Enthusiastic Rule-Followers

It's ironic: the outlaws who grew weed and agitated for its 
legalization are among the least likely to go legal, because it will 
involve FBI background checks; filling out lengthy forms; paying 
licensing fees and taxes; pulling water permits; and even attending 
city council and regulatory meetings.

"The Wild West mentality is not going to survive in this industry," 
said Khoja. "The business culture is going to change. It'll be more 
transparent, regulated, and tax-paying. That means being involved in 
the process. It's time we take our place in the system alongside 
other industry."


Some Caregivers; Collectives

The rules will cap the number of patients a caregiver can have at 
five. Anything higher runs into commercial marijuana licensing rules. 
California also will phase out collectives and cooperatives one year 
after the first commercial licenses are issued - around 2017.

Pot Speakeasies in Ban Towns

The new regulations rest atop a 2013 California Supreme Court 
decision, which ruled that cities and counties can ban almost any 
medical marijuana activity.
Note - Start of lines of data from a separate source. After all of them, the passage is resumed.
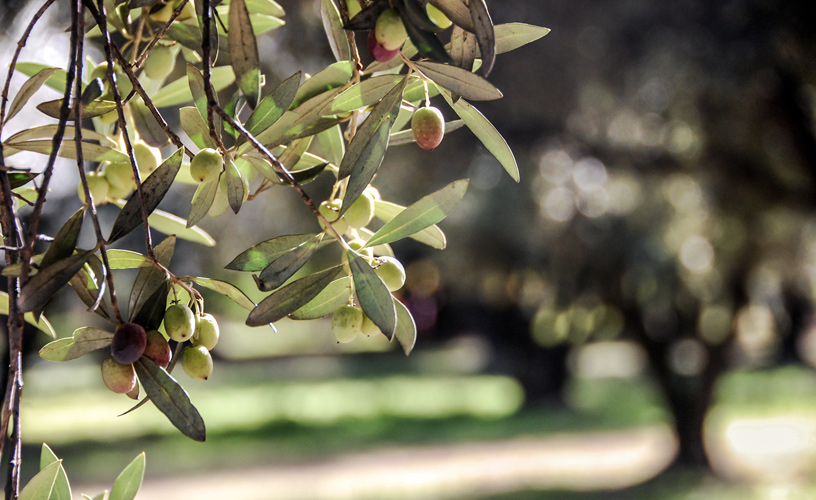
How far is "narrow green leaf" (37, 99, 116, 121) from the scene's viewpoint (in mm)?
536

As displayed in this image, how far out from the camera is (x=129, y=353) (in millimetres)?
448

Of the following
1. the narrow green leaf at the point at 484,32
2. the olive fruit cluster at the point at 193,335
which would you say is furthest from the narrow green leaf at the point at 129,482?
the narrow green leaf at the point at 484,32

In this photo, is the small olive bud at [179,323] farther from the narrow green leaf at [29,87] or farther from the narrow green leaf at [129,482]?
the narrow green leaf at [29,87]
And when a city later chooses to permit 
dispensaries, scofflaws may be last in line for local permits.

"If you're opening up in defiance of local rules, it's maybe not a 
good, long-term business strategy," said Khoja. "There is going to be 
a premium on participating in the local government process."

Big Farmers in Butte

Some conservative counties with mega-farms, such as Butte, will 
likely never permit commercial cultivation. Fees and taxes from the 
industry will be used to target outlaws.

Vertically Integrated Stores

The new rules prevent a storefront from also owning farms, a courier 
fleet, and extraction and testing labs. This ban on "vertical 
integration" will be a major industry target for cleanup legislation 
next year. Harborside Health Center's Stephen DeAngelo said last week 
that banning vertical integration increases costs.